I started by finding the velocity needed for the jump:
$$V_{y} = VSin30=\frac{1}{2}V$$
$$y = \frac{1}{2}Vt-\frac{1}{2}gt^2$$
Set to 0 to find when he lands:
$$0 = \frac{1}{2}Vt-\frac{1}{2}gt^2$$
$$t = \frac{V}{g}$$

$$V_{x} = VCos30$$
$$x(t) = (VCos30)t$$
Set to 2.55, the horizontal distance traveled when he lands:
$$2.55=\frac{V^2}{g}Cos30$$
$$V=\sqrt{\frac{2.55 g}{Cos30}} = 5.3736 m/s$$

So, the inital momentum is 0, since his velocity before the jump is 0.
$$J = mv_{2} - mv_{1} = mv_{2} - 0 = (20 g)(5.3736 m/s) - 0 = 107.47$$

I never liked impulse/momentum problems, and I was wondering if any of the above is correct. I just plugged numbers into the formulas and have no idea if I did it right =/ Also, I didn't use the time of 0.019s anywhere.

 

[nrqed]

Homework Statement

A 20g cricket leaps through a 2.55 m horizontal distance. The initial velocity of the cricket makes an angle of 30 degress with the horizontal direction. If it takes the cricket 0.019s to leave the ground, what is the magnitude of the impulse of the total force on the cricket that gives it the speed needed for the jump?

The question does not quite make sense (the last part). Are you sure it was not "what is the magnitude of the impulse and of the total force..." ?

The Attempt at a Solution

I started by finding the velocity needed for the jump:
$$V_{y} = VSin30=\frac{1}{2}V$$
$$y = \frac{1}{2}Vt-\frac{1}{2}gt^2$$
Set to 0 to find when he lands:
$$0 = \frac{1}{2}Vt-\frac{1}{2}gt^2$$
$$t = \frac{V}{g}$$

$$V_{x} = VCos30$$
$$x(t) = (VCos30)t$$
Set to 2.55, the horizontal distance traveled when he lands:
$$2.55=\frac{V^2}{g}Cos30$$
$$V=\sqrt{\frac{2.55 g}{Cos30}} = 5.3736 m/s$$

So, the inital momentum is 0, since his velocity before the jump is 0.
$$J = mv_{2} - mv_{1} = mv_{2} - 0 = (20 g)(5.3736 m/s) - 0 = 107.47$$

I never liked impulse/momentum problems, and I was wondering if any of the above is correct.
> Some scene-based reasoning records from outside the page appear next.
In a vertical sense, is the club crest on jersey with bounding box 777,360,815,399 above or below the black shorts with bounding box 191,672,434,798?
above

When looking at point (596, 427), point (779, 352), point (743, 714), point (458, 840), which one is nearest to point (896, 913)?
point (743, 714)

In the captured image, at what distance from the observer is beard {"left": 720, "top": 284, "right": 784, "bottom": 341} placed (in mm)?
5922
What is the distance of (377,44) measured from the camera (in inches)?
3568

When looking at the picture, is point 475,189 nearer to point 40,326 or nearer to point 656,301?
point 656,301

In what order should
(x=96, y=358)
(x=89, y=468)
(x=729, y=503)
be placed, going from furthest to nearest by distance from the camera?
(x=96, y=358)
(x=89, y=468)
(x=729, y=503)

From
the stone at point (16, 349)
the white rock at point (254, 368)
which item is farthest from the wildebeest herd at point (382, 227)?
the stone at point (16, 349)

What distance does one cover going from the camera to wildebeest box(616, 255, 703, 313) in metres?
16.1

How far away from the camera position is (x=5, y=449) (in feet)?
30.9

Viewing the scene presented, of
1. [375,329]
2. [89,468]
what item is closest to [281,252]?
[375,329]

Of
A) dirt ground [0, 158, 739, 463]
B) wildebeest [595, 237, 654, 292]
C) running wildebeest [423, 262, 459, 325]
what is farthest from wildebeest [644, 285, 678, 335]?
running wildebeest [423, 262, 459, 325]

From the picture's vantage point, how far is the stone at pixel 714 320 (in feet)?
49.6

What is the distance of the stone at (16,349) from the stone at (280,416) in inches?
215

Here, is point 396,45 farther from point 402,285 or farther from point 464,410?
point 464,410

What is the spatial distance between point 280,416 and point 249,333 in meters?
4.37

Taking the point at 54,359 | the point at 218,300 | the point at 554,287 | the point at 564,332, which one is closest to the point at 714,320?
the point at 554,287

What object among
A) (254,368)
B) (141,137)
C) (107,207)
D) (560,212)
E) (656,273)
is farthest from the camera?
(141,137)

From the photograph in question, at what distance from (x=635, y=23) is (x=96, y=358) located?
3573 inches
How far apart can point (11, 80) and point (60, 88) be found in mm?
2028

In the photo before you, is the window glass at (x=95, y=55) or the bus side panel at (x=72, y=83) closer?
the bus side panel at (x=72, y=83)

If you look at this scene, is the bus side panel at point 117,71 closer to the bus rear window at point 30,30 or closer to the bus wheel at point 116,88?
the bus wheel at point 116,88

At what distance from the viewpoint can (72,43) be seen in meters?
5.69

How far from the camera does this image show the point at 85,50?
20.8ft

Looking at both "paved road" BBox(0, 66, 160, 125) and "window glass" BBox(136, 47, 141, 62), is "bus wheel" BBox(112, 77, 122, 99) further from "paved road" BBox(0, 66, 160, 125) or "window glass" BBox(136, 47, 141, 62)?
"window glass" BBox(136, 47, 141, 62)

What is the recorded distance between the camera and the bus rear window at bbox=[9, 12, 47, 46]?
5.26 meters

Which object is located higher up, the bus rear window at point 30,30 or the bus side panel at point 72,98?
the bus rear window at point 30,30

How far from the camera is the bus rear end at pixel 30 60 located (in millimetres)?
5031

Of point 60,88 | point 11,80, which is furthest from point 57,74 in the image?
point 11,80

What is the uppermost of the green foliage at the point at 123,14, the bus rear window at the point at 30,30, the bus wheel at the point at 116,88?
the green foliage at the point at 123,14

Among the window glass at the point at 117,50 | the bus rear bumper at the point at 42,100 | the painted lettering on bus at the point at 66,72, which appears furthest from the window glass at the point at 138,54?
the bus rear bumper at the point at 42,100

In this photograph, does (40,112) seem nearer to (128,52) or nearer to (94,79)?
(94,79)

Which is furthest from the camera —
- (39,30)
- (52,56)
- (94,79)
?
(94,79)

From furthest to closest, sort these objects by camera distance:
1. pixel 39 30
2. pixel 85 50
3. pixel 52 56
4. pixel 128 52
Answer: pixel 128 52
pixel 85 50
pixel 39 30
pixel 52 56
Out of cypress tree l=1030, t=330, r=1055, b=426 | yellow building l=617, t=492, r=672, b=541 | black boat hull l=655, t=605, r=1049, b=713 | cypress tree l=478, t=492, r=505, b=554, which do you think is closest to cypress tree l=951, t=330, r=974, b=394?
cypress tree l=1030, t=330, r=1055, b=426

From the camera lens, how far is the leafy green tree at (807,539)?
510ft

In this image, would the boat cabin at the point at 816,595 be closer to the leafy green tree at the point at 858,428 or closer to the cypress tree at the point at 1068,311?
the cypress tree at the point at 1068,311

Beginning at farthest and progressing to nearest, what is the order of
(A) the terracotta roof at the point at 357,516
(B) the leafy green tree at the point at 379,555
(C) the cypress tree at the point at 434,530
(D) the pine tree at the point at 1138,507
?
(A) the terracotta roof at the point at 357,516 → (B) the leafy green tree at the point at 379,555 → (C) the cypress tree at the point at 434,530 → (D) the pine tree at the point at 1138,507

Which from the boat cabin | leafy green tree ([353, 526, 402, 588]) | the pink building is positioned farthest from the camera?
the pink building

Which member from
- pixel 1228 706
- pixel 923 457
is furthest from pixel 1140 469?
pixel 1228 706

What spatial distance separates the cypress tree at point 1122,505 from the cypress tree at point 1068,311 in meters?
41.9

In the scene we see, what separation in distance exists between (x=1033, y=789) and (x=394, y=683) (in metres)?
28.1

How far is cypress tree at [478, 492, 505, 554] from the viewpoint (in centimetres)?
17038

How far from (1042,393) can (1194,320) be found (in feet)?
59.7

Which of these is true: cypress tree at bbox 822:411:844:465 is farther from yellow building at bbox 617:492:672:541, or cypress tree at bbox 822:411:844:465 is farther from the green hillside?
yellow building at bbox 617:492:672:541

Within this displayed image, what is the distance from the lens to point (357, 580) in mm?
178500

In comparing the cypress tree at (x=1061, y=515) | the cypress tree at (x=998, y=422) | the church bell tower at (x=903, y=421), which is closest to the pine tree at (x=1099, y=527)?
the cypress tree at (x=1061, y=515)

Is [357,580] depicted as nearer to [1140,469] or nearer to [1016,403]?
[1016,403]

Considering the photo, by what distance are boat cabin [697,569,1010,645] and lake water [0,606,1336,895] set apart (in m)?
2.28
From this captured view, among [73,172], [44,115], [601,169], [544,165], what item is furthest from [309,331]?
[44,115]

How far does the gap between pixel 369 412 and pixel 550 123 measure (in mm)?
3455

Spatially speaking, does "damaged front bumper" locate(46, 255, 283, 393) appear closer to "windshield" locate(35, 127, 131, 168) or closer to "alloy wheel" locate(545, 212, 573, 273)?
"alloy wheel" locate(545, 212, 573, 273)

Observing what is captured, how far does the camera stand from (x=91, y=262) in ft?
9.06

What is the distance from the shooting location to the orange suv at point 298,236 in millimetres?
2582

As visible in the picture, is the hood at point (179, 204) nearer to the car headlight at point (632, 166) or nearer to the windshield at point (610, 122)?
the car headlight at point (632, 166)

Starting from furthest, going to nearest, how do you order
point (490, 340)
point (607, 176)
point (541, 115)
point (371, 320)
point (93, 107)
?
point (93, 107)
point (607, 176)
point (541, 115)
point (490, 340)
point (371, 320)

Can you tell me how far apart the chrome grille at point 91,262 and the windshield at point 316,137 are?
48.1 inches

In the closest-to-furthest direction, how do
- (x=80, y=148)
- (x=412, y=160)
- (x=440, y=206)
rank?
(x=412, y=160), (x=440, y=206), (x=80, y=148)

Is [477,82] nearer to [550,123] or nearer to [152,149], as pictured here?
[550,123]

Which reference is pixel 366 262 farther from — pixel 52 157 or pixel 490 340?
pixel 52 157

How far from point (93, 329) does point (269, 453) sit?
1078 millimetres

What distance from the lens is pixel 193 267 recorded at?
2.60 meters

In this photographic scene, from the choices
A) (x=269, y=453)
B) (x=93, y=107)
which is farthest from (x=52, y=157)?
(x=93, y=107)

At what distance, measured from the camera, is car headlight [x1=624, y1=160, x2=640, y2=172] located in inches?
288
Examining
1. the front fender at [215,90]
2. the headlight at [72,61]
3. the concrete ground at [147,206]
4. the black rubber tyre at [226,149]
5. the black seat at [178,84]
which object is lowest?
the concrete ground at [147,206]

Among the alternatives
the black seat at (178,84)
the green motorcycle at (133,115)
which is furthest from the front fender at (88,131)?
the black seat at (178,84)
I just plugged numbers into the formulas and have no idea if I did it right =/ Also, I didn't use the time of 0.019s anywhere.

I did not check all the numbers but the reasoning is good. If they ask for the magnitude of the total force this is where the delta time would come up. I am pretty sure this is what they were asking.

 

[odie5533]

I copied the question word for word. It took me a long time to figure out what it was asking, and I agree it makes more sense for it to be and. Ah well, my professor is notorious for typos and unanswerable questions, so this must just be another one. Thanks for the help.

 

[nrqed]

I copied the question word for word. It took me a long time to figure out what it was asking, and I agree it makes more sense for it to be and. Ah well, my professor is notorious for typos and unanswerable questions, so this must just be another one. Thanks for the help.

Ok. For the impulse itself no time is required.
I just noticed: write the units on your final answer. And if you want it in SI units, you better convert the mass to kilograms.